Groundwater is the largest liquid source of freshwater on our planet. It provides drinking water for billions of people and supports over 40% of food production worldwide. Yet because it is hidden beneath the surface, changes in groundwater are rarely observed and often overlooked. These changes matter: the sustainability of our food supply depends not only on how much groundwater exists, but also on how deep it is. Water table depth, or how far water is from the surface, can vary by orders of magnitude over short distances, sometimes just tens of meters. Despite this known behavior, we lack large-scale high-resolution groundwater mapping.

AI Fills Critical Gaps in Groundwater Datasets

Previous efforts to understand groundwater at continental to global scales relied on physically-based hydrological models with resolutions coarser than 1 km or on indirect remote sensing products. While these approaches provide valuable insights, the scales of human and natural groundwater systems mismatch those captured by models and remote sensing, leaving data gaps at important scales most relevant for agriculture and local decision making. 

In this study, we produced a 1 arcsecond (~ 30 m) resolution water table depth dataset over the contiguous United States using a random forest model based on nearly one million groundwater observations and ten spatially gridded climatological and hydrogeological inputs. This dataset represents our highest resolution estimate of accessible freshwater to date, incorporating groundwater pumping and quantified uncertainty. It reveals, with unprecedented detail, the connections between groundwater and surface water across the United States. The dataset is publicly available via the HydroGEN platform  and the HydroData repository, and is ready for use by hydrologists, geochemists, and policymakers in groundwater studies ranging from local to continental scales.

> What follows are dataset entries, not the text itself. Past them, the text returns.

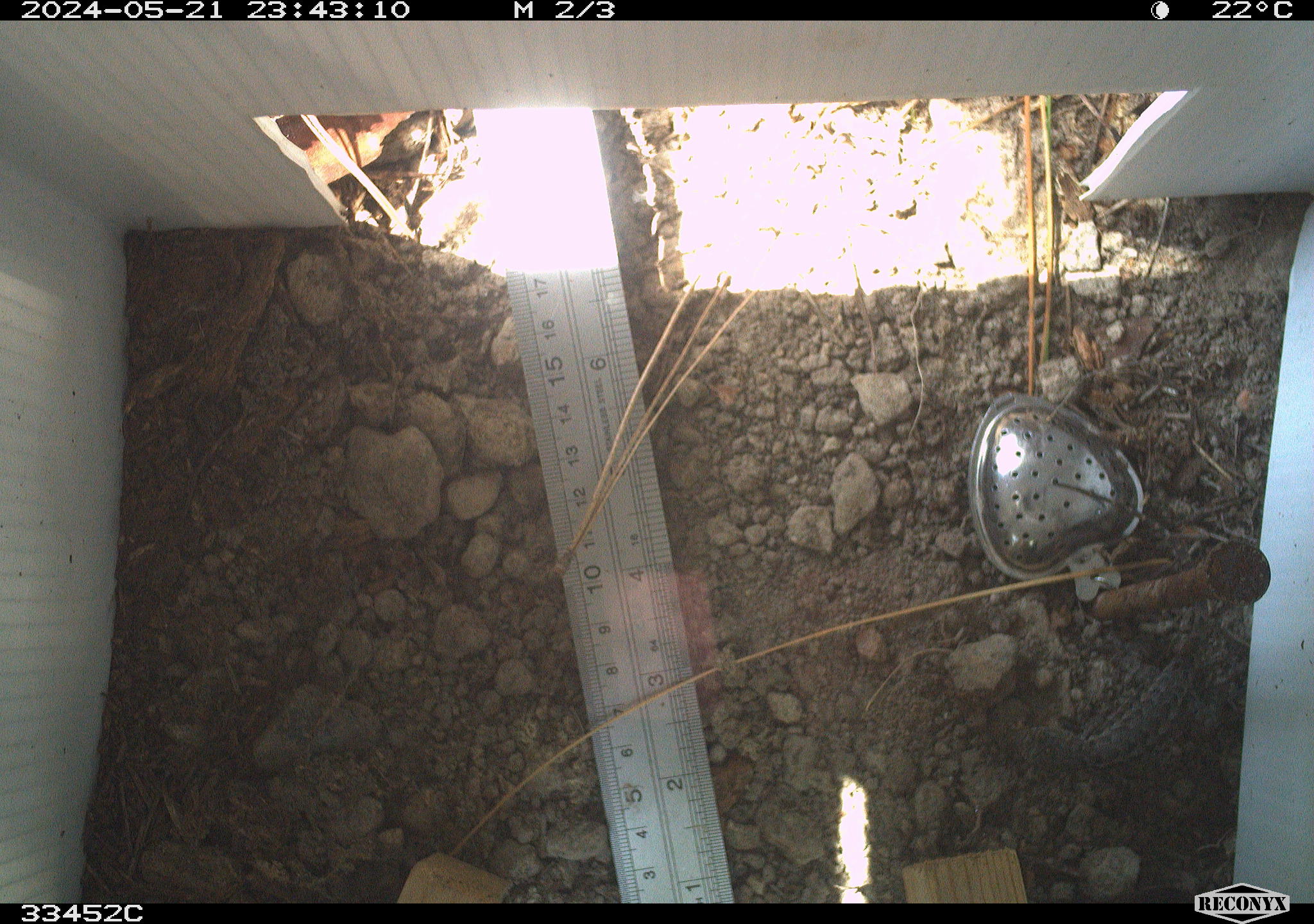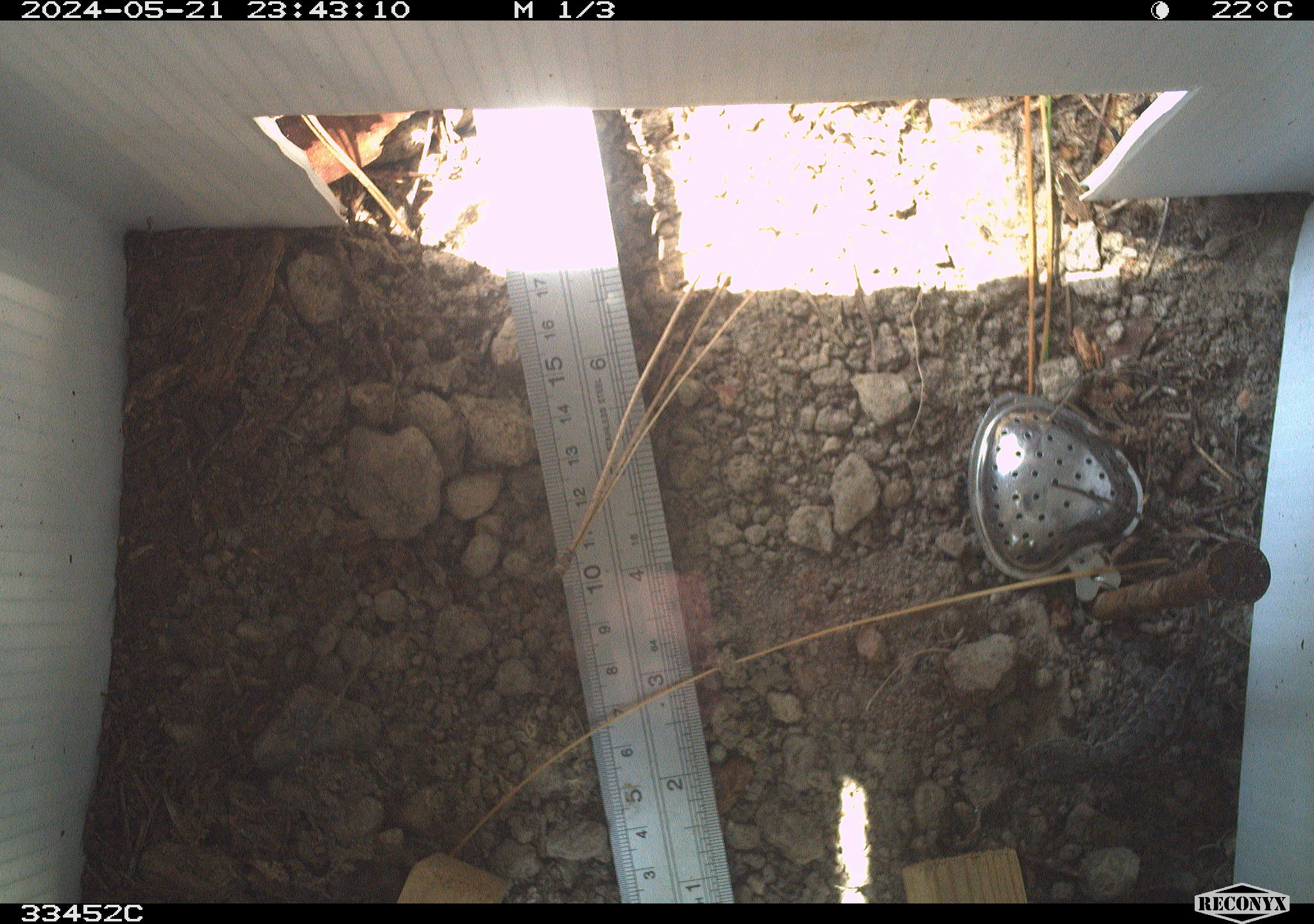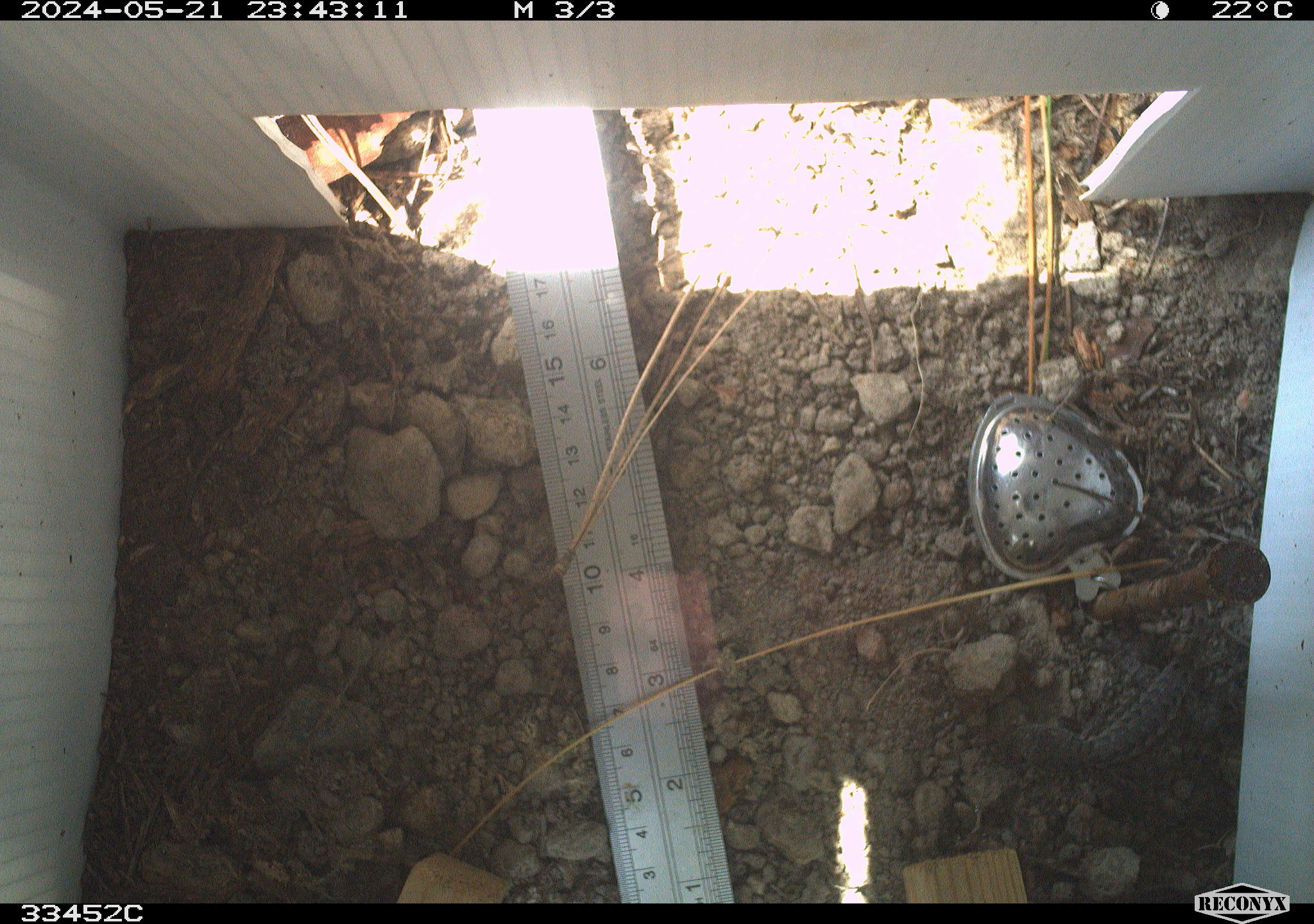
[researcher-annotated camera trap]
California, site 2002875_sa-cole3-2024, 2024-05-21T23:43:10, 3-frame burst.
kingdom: Animalia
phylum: Chordata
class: Reptilia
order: Squamata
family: Phrynosomatidae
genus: Sceloporus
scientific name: Sceloporus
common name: spiny lizards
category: sceloporus species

Estimates Reveal More Shallow Groundwater Than Previously Suggested

Using this high-resolution dataset, we show that one third of the land area of the United States has water table depths less than 10 m (critical for vegetation interactions) and 15 % of the United States has water shallower than 5 m (important for interactions with surface water). These critical shallow groundwater areas are systematically underestimated at the coarser resolutions provided by remote sensing or global models, leading to missed representation of key processes such as drought resilience, flood risk, climate buffering, and riparian ecosystem dynamics that depend on water table depth.

Pathways to global-scale high-resolution groundwater mapping

Over the past decade, several physically-based groundwater models have been developed at global scales, advancing our understanding of groundwater’s role in the Earth system. Due to computational constraints, running physically-based simulations at resolutions higher than 1 km remains challenging, limiting their ability to capture finer-scale groundwater changes that are important for agriculture and local water management. 

This study demonstrates that AI can overcome these traditional computational limitations to produce high-resolution groundwater maps at large scales. In data-rich regions similar to the United States, the workflow can be readily adapted to the study area. In regions with sparse observations, transfer learning can be applied to leverage knowledge from data-rich areas, enabling high-resolution groundwater estimation even in data-scarce domains. Together, these approaches provide a unique opportunity to achieve global-scale high-resolution groundwater mapping, offering critical insights for water management, ecological research, and policy planning.